§ Alıntı
Neden 2 yıla yakın bir süredir bu kararlar genel kurula inmedi?
Bu konuda bir süre konulmamış. Makul bir süre içerisinde genel kurula sunulması gerekir. Bugüne kadar ki uygulamalar da bu şekildedir.
Haber vermeme gibi bir durum söz konusu değil. Hakkında kesin hüküm olan milletvekili arkadaşlarımızın lehine bir gelişme olma söz konusuysa bunlar değerlendirilir.
Şöyle iddialar var. MHP lideri Bahçeli’nin yaptığı bir açıklamada “Dokunulmazlıklar konusunda beklentinin karşılanması” yönünde bir cümlesi olmuştu. Çarşamba günü AK Parti MYK toplandı, karar orada alındı, ertesi gün de uygulandı deniyor? Yani Meclis Başkanlığı’na bu noktada, “Genel Kurul gündemine alınsın” şeklinde bir telkin yapıldığı iddiası. Ne dersiniz?
Bunlar doğru değil bu karar daha önce verilmiş bir karardı. Biz yargı paketinden yararlanan iki arkadaşımızın dosyası ayrıldıktan sonra Enis Berberoğlu ile ilgili dosyayı değerlendirdik. Ocak ayında diğerleriyle ilgili dosyalar da geldi. Salgın nedeniyle Meclis tatile girince bir fasıla oluştu. Kararın okunmasıyla ilgili bize bir telkin olmadı.

§ Görev Listesi
a) Alıntıya göre kararların okunmasında fasıla neden oluştu?
b) Alıntıda soru işaretiyle biten cümlelerin tamamını sıralayın.
c) Alıntıda "Şöyle iddialar var." ifadesinden "iddiası. Ne dersiniz?" ifadesine kadar uzanan kısmı olduğu gibi kopyalayın.
Lütfen yalnızca alıntıdaki bilgilere dayanın.

[Toplanan veriler]
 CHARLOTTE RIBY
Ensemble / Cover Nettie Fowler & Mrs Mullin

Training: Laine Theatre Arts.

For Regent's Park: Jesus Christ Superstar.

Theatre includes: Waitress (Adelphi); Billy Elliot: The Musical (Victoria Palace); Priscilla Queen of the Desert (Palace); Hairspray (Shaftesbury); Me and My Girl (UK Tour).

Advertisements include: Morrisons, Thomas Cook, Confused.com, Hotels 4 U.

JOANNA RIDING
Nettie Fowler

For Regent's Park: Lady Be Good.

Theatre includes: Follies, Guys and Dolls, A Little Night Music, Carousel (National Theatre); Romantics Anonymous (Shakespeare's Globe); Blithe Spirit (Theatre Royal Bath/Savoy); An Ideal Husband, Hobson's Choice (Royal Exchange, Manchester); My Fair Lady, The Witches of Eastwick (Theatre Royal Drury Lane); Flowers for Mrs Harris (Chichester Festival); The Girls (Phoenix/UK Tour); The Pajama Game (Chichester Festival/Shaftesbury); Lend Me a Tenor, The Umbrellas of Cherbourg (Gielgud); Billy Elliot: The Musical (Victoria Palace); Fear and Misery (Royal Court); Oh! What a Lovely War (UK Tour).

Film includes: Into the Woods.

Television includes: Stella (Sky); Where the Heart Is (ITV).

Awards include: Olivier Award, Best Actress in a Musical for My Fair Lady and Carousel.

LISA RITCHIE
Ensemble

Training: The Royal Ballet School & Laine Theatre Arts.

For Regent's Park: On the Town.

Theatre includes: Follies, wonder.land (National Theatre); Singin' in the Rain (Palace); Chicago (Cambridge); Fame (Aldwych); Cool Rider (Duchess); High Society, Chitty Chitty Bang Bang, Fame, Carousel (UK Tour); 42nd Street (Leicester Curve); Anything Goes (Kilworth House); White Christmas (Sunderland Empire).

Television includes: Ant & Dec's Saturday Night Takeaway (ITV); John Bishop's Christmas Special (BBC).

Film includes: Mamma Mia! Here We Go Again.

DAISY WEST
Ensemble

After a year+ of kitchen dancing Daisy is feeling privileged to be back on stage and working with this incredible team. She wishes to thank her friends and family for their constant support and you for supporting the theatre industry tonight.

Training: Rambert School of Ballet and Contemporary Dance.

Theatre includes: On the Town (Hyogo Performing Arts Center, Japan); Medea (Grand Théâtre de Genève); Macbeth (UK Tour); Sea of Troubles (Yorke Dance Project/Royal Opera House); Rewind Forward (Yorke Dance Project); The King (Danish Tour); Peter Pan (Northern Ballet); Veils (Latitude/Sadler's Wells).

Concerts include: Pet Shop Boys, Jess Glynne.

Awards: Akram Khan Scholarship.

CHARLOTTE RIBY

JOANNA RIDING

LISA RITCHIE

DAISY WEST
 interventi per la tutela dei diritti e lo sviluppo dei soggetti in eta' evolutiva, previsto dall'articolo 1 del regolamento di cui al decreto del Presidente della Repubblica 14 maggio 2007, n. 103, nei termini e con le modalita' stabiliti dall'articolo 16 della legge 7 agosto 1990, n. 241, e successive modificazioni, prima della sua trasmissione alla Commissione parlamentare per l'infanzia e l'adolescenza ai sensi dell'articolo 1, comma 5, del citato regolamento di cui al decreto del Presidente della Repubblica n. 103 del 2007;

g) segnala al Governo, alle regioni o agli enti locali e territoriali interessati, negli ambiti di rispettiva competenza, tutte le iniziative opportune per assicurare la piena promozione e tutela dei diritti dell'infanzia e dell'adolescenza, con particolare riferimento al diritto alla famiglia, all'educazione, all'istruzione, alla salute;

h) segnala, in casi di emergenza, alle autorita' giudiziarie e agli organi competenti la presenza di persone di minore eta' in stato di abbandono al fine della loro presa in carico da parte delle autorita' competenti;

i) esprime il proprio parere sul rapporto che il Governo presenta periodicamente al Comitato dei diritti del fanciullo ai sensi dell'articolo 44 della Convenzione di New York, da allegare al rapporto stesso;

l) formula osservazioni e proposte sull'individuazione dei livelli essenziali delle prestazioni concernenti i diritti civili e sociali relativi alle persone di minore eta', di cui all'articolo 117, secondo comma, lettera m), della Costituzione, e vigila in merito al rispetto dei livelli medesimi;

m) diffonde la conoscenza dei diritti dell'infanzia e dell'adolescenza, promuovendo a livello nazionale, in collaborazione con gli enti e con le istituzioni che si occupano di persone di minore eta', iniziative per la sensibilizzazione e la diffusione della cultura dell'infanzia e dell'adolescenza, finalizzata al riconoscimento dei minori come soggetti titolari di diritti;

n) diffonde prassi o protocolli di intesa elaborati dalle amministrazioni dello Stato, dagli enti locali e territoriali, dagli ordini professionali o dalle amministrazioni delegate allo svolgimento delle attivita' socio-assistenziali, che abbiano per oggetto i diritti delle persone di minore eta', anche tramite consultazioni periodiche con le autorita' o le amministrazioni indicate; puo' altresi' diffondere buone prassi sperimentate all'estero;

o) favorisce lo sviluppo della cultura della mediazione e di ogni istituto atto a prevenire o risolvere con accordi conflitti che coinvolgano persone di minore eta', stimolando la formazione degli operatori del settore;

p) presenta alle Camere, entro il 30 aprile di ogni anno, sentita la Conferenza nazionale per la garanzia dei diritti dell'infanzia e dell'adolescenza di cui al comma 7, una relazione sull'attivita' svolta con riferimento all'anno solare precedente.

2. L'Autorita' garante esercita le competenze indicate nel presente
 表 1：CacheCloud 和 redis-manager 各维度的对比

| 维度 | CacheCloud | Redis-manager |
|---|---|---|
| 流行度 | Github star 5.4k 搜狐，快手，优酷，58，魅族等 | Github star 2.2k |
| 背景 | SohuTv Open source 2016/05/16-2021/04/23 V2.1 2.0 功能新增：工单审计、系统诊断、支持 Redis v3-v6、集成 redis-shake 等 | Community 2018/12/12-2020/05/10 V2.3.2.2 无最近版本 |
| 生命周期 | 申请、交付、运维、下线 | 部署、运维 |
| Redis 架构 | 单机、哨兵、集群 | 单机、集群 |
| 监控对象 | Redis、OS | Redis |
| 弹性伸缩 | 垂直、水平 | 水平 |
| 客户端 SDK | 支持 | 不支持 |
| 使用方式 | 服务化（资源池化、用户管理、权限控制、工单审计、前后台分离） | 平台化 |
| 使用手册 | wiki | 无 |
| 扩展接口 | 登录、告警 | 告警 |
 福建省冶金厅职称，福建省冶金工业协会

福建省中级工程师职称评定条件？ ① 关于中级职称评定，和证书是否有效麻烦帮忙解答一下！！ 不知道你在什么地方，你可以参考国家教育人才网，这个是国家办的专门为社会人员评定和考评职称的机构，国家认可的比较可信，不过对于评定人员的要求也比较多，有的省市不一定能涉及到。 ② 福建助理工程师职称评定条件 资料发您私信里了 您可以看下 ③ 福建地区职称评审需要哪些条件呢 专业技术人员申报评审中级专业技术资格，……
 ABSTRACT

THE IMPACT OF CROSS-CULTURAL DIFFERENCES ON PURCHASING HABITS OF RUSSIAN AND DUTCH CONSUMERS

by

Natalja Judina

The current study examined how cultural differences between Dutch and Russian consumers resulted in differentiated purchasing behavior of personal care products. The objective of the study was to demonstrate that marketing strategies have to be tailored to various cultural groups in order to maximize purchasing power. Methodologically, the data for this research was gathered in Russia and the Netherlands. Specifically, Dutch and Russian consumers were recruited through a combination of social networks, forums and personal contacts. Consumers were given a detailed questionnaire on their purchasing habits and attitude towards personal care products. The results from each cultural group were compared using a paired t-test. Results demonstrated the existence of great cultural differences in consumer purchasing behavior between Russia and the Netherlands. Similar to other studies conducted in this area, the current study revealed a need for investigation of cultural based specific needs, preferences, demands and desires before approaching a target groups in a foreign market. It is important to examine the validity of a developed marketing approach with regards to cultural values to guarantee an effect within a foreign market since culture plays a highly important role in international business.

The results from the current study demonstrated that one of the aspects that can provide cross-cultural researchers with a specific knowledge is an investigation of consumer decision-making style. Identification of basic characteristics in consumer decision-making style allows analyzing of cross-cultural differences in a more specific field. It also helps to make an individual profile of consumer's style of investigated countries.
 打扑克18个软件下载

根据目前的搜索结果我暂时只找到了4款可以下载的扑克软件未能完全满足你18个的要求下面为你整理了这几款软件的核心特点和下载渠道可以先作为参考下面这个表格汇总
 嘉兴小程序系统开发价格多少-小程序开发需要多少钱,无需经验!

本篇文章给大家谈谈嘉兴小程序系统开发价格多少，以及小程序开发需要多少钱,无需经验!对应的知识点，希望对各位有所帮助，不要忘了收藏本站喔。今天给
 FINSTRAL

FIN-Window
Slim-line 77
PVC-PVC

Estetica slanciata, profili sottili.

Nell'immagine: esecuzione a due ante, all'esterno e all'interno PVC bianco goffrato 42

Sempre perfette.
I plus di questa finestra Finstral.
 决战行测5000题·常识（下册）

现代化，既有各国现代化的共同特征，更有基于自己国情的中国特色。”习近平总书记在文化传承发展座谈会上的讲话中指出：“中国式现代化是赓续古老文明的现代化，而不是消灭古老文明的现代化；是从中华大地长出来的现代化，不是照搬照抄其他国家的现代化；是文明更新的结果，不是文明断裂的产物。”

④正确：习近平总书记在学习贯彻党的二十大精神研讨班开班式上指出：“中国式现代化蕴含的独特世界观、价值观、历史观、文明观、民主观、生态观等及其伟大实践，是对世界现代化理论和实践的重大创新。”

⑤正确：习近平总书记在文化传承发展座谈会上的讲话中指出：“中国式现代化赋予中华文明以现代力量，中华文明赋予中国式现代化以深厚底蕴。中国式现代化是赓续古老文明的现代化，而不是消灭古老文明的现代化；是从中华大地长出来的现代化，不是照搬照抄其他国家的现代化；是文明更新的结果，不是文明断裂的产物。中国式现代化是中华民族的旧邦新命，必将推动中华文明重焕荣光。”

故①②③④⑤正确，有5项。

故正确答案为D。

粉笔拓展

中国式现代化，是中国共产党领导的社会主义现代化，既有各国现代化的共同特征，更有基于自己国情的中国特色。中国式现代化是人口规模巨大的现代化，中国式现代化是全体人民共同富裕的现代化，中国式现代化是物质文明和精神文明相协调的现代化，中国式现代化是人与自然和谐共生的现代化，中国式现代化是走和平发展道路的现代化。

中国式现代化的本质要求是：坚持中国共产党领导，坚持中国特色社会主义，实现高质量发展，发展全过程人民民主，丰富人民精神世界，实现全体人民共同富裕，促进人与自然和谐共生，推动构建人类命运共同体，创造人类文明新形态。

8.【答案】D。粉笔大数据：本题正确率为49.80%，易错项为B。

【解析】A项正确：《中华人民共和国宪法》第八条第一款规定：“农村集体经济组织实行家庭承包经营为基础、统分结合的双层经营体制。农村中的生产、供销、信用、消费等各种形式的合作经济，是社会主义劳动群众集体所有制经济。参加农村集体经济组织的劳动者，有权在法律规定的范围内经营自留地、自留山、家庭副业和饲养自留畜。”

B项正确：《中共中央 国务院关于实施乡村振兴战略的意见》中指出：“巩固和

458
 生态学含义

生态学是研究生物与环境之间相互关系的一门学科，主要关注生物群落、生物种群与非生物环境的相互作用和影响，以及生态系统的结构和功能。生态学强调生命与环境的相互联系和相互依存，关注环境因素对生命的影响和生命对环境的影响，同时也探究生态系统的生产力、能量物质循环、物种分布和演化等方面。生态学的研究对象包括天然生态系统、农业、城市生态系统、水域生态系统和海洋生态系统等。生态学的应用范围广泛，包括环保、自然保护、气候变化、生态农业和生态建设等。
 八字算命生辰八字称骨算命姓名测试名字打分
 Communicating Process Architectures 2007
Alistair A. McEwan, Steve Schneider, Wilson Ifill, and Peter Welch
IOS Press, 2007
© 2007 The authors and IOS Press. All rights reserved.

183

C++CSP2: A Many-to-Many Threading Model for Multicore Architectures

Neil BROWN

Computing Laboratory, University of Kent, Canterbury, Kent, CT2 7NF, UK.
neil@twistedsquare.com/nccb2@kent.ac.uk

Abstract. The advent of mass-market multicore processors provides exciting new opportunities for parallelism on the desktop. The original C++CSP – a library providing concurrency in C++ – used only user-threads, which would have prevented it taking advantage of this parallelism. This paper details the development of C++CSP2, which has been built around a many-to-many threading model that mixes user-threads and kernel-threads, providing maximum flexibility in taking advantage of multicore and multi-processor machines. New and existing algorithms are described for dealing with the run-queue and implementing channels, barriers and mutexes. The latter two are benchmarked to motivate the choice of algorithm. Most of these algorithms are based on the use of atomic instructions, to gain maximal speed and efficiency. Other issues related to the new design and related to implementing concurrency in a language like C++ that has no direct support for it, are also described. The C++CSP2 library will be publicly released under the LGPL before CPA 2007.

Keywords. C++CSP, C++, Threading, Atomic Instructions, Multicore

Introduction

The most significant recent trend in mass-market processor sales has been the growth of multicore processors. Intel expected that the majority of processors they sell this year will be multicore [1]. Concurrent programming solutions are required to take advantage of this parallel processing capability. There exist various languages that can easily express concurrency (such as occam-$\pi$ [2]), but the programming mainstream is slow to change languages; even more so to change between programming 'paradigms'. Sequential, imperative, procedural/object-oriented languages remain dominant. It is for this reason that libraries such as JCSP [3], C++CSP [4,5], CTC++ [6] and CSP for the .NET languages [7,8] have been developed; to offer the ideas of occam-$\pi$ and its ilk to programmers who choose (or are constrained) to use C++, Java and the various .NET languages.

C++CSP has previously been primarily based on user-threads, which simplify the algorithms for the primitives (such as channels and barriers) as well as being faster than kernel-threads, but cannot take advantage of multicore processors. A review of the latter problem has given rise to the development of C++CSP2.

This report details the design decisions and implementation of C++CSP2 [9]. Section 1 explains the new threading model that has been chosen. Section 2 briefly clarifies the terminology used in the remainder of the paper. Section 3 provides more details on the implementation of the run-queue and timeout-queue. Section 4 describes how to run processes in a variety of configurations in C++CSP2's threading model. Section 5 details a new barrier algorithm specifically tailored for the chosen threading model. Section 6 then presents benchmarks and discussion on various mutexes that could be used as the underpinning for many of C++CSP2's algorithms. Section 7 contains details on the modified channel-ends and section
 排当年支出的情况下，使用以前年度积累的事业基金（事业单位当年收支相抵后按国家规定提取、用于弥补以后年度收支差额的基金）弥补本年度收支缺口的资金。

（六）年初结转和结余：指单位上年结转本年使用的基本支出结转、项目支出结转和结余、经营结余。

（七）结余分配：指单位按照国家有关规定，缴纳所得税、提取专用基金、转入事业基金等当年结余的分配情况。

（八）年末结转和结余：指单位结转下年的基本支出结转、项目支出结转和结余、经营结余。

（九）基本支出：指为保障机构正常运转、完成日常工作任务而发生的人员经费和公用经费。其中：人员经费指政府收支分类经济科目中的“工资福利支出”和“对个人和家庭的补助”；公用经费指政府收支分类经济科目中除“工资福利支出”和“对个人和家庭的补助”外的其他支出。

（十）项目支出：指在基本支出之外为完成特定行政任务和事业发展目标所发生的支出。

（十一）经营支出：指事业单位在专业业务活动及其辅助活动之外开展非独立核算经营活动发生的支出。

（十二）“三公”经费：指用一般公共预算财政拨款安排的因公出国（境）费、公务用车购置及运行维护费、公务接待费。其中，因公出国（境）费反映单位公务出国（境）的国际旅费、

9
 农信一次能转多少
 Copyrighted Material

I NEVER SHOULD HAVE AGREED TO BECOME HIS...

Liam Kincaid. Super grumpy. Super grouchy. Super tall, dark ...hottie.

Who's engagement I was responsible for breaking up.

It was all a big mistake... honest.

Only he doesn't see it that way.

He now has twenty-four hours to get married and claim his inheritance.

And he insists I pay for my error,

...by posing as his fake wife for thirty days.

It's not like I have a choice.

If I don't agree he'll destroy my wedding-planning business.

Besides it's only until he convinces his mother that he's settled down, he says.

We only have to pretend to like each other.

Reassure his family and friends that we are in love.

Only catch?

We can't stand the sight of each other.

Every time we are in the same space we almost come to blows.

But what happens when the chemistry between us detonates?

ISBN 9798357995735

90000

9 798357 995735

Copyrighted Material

§ Beklenen Yanıtlar
a) Salgın nedeniyle Meclis tatile girdiği için fasıla oluştu.

b)
- Neden 2 yıla yakın bir süredir bu kararlar genel kurula inmedi?
- Çarşamba günü AK Parti MYK toplandı, karar orada alındı, ertesi gün de uygulandı deniyor?
- Ne dersiniz?

c)
Şöyle iddialar var. MHP lideri Bahçeli’nin yaptığı bir açıklamada “Dokunulmazlıklar konusunda beklentinin karşılanması” yönünde bir cümlesi olmuştu. Çarşamba günü AK Parti MYK toplandı, karar orada alındı, ertesi gün de uygulandı deniyor? Yani Meclis Başkanlığı’na bu noktada, “Genel Kurul gündemine alınsın” şeklinde bir telkin yapıldığı iddiası. Ne dersiniz?